The best ones don’t imply gross sex or murder, like “A box of Cheerios, milk, and a single spoon.”

Other games include “Make This Face,” “Read The 3rd Sentence on the Last Page of the Book Nearest to You,” and “Finish This Drawing.” New games are being created every day. The /b/ community is constantly coming up with new ways to defeat boredom.

You’re just as likely to come across a thread with guys comparing pictures of their dicks as you are an example of wildly creative storytelling or deep philosophical debate. It’s true that the lion’s share of content on /b/ tends to be sophomoric, but it is random after all, so there are pleasant surprises.

Delicious Copypasta

Here we go. I’ve just found some copypasta, which is content that’s been “copy-pasted” from other sources. I know it’s old content because I googled it and found a match.

== == ==

Exercise directions – From the passage about the /b/ community, pull out the part between "The best ones" and "are pleasant surprises.", inclusive, copying it word for word.

Given entries –
== == ==

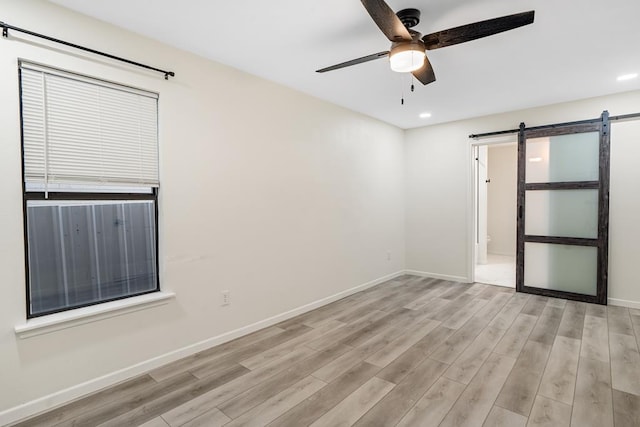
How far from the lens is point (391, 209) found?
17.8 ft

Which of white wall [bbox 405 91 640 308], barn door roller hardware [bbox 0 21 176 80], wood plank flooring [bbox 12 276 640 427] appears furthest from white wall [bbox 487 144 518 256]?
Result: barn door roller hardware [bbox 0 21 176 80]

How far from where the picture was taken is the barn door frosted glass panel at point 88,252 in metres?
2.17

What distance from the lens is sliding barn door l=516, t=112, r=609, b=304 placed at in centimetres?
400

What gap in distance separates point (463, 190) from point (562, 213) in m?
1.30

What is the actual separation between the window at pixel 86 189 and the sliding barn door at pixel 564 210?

== == ==

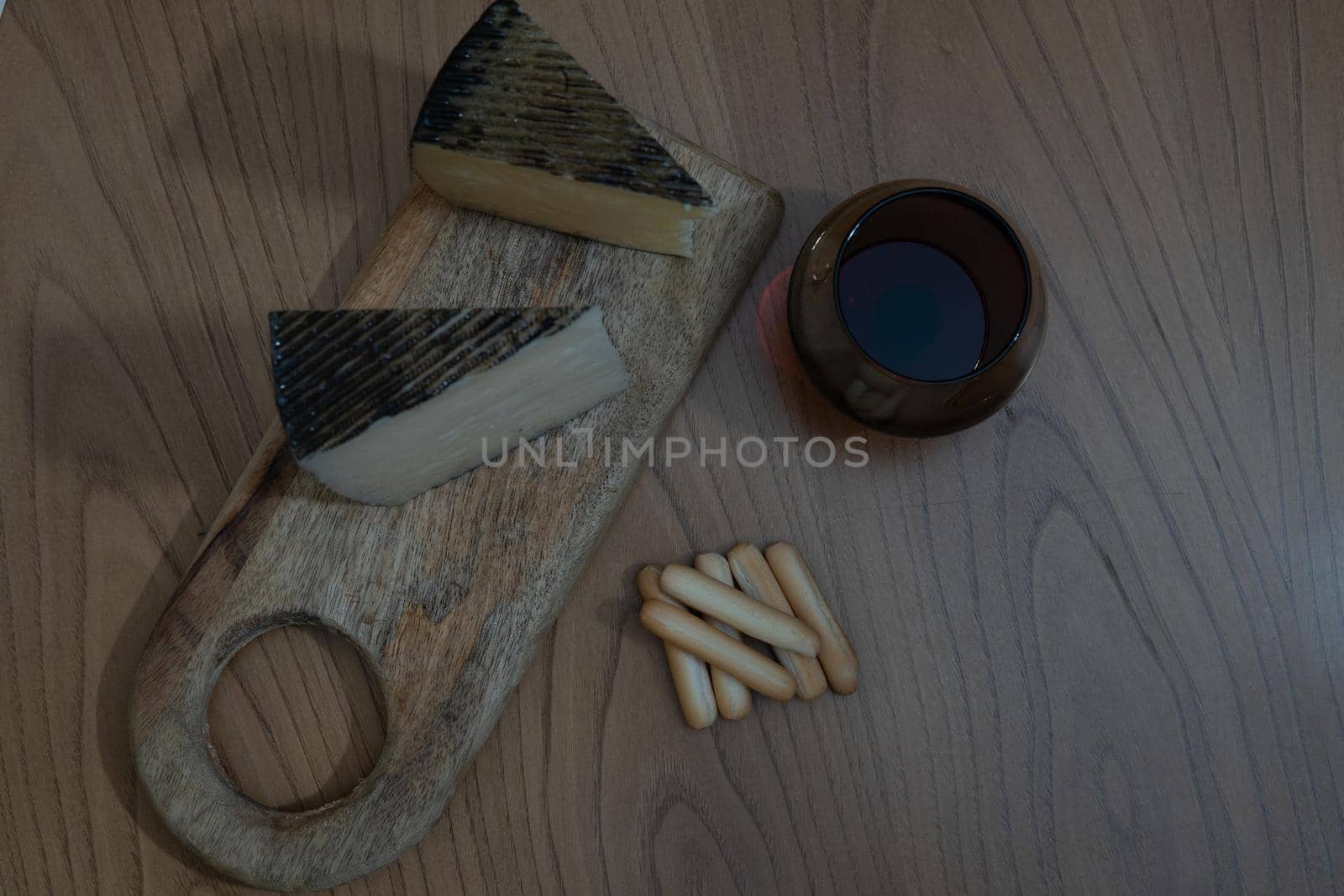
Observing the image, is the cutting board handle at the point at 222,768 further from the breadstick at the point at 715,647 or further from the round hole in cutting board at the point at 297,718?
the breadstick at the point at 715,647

== == ==

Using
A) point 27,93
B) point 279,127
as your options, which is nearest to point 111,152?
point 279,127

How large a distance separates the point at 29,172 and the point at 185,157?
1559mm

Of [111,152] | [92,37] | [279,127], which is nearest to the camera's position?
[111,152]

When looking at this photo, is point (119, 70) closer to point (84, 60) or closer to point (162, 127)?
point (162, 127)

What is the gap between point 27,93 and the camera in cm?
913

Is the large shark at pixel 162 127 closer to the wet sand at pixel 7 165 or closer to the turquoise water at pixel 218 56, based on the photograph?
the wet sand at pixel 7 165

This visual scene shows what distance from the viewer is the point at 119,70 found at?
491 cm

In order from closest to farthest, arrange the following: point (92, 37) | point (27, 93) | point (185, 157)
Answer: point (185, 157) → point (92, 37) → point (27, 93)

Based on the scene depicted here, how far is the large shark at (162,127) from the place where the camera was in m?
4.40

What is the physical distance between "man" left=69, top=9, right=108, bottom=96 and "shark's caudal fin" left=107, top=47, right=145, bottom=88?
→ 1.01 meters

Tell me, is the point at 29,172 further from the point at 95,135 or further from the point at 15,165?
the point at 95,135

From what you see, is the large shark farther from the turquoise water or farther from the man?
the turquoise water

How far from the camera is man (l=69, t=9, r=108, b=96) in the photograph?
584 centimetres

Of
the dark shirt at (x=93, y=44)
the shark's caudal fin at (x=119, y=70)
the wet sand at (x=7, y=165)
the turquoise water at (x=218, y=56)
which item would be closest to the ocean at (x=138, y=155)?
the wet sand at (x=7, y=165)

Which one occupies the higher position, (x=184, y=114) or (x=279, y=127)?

== == ==

Solved problem –
The best ones don’t imply gross sex or murder, like “A box of Cheerios, milk, and a single spoon.”

Other games include “Make This Face,” “Read The 3rd Sentence on the Last Page of the Book Nearest to You,” and “Finish This Drawing.” New games are being created every day. The /b/ community is constantly coming up with new ways to defeat boredom.

You’re just as likely to come across a thread with guys comparing pictures of their dicks as you are an example of wildly creative storytelling or deep philosophical debate. It’s true that the lion’s share of content on /b/ tends to be sophomoric, but it is random after all, so there are pleasant surprises.